Devido à falta de recursos, durante uma paralisação do governo a prestação de serviços federais básicos é suspensa e os funcionários deixam de receber os seus salários. Serviços como a recolha de lixo, os tribunais de imigração, museus e parques nacionais e até mesmo tratamentos experimentais em centros federais de investigação médica podem ser afetados, como aconteceu em 2013 com o governo democrata de Barack Obama, recorda o jornal espanhol “El Economista”. Em 2018, sob a administração Trump, houve outras três paralisações parciais, em janeiro, fevereiro e dezembro.
Desta vez, dizem os analistas, a redução da notação da dívida soberana provavelmente vai endurecer as posições dos republicanos na Câmara, que estão a exigir cortes de gastos mais significativos do que os acordados no projeto bipartidário de limite da dívida. Uma ironia: é que foi precisamente a paralisação do governo que levou a Fitch a cortar o rating.
Mas, embora uma paralisação do governo tenha repercussões económicas de curto prazo, geralmente são de curta duração e revertidas rapidamente. “Dito isso, uma paralisação do governo poderia coincidir com uma queda da economia e exacerbar um período economicamente incerto”, refere a Pimco.
Recorde-se que em vista estão os pagamentos de empréstimos estudantis, prestes a serem retomados e que agregam cerca de 45 milhões de mutuários. ”Também é provável que vejamos o impacto prático do aperto do crédito bancário regional”, refere ainda a gestora.
Mas, mesmo que o governo fosse paralisado e os republicanos da Câmara conseguissem garantir os cortes que desejam, isso pouco mudaria a trajetória fiscal, já que, para isso, os programas de benefícios (que representaram 66% do orçamento no ano passado) teriam que ser reformados, o que atualmente não é uma possibilidade, aponta num comentário assinado por Libby Cantrill, diretora-geral de Políticas Públicas da Pimco.

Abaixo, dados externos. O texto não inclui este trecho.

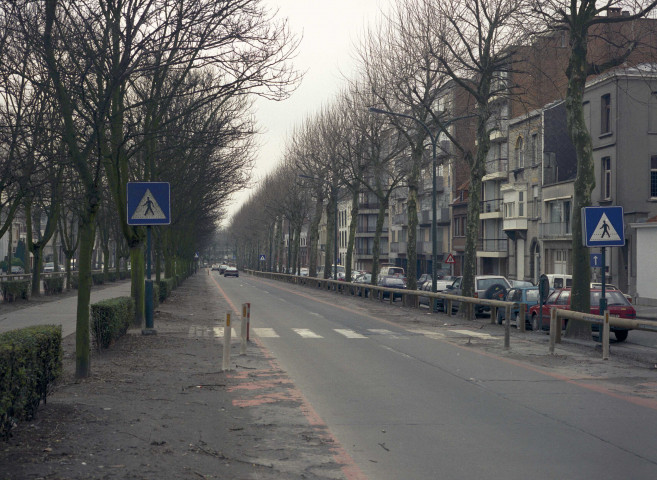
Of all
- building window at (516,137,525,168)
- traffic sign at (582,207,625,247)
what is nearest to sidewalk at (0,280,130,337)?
traffic sign at (582,207,625,247)

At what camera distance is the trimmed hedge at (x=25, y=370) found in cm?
705

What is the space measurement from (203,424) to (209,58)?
28.4ft

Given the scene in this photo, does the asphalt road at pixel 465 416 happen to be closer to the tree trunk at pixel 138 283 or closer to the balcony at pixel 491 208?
the tree trunk at pixel 138 283

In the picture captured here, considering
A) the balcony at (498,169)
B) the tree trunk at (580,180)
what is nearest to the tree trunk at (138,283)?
the tree trunk at (580,180)

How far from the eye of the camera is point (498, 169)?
201 feet

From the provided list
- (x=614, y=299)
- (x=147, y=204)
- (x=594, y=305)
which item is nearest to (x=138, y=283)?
(x=147, y=204)

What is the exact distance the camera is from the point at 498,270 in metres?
62.1

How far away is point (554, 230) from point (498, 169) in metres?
11.3

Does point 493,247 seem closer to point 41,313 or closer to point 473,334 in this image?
point 41,313

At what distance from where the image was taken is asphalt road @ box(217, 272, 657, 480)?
7219 mm

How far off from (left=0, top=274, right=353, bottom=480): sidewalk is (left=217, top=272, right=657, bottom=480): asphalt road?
47 centimetres

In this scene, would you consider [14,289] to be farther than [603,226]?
Yes

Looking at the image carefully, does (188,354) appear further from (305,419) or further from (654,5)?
(654,5)

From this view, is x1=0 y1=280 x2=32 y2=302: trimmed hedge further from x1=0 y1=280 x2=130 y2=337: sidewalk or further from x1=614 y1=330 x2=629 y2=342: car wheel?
x1=614 y1=330 x2=629 y2=342: car wheel
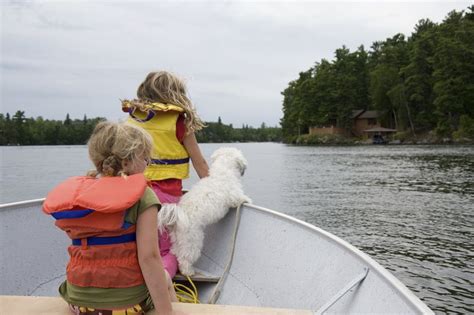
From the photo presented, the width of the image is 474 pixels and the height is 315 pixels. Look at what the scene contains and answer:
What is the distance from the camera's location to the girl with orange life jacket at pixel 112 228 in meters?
1.79

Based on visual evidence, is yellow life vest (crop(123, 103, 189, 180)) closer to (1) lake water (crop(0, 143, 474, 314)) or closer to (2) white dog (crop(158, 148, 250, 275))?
(2) white dog (crop(158, 148, 250, 275))

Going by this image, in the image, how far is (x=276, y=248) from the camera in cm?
320

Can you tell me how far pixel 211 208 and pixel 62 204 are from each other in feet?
5.71

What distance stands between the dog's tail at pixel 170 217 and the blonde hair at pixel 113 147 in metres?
1.40

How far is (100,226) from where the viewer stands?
1.81m

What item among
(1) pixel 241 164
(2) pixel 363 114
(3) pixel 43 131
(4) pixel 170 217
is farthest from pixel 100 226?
(3) pixel 43 131

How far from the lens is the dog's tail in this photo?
3318 millimetres

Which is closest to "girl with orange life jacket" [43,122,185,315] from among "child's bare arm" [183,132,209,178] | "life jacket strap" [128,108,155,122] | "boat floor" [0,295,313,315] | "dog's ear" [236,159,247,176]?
"boat floor" [0,295,313,315]

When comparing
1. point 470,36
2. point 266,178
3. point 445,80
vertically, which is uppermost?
point 470,36

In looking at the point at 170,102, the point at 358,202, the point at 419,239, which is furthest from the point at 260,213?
the point at 358,202

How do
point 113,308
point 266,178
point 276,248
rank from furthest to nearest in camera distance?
1. point 266,178
2. point 276,248
3. point 113,308

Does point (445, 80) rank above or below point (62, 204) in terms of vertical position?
above

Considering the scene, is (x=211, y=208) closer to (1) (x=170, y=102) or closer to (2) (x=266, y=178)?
(1) (x=170, y=102)

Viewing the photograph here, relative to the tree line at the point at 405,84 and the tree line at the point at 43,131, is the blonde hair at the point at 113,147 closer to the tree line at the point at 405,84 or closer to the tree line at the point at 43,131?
the tree line at the point at 405,84
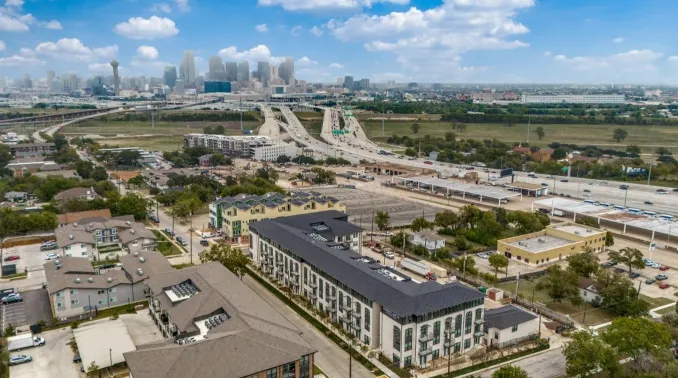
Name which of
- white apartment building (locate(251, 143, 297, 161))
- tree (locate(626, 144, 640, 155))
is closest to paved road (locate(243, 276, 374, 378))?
white apartment building (locate(251, 143, 297, 161))

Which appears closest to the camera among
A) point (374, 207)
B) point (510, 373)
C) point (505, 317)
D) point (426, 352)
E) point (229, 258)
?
point (510, 373)

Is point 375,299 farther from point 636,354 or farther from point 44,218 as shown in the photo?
point 44,218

Em conclusão, após o regresso em setembro, a Câmara dos Representantes (republicana) e o Senado (democrata) têm 12 dias legislativos para aprovar 11 projetos de crédito. Embora o Senado esteja em melhor forma, tendo aprovado quase todos os 12 projetos de lei de dotações fora da comissão (e quase todos por unanimidade), simplesmente não haverá tempo para conciliar as diferenças entre o que a Câmara aprova e os projetos do Senado.
Normalmente, segundo o comentário da gestora, uma “resolução contínua” seria usada como medida provisória para financiar o governo nos níveis atuais e ganhar mais tempo. No entanto, os republicanos da Câmara, especialmente o Freedom Caucus, provavelmente não apoiarão essa medida, pois veem mais oportunidades políticas na defesa da contenção fiscal com uma possível paralisação do governo.
No entanto, se uma paralisação ocorresse, “achamos que provavelmente terminaria em 1 de janeiro, que é o prazo real para financiar o governo. Se as letras de crédito ‘comuns’ não tiverem sido aprovadas até lá, entraria em vigor um corte generalizado de 1% como parte do acordo sobre o teto da dívida”, conclui.
Recorde-se que, com o corte anunciado na semana passada, a Fitch cumpriu a sua ameaça de rebaixar o rating da maior economia do mundo, que havia colocado em observação negativa, em maio passado, durante a última crise política para suspender o teto da dívida. Após a decisão da Fitch, apenas a Moody’s mantém o mais alto rating de solvência para a dívida de longo prazo dos Estados Unidos, depois de a S&P Global ter feito o mesmo que a Fitch. Para todos os efeitos, é um golpe no orgulho norte-americano.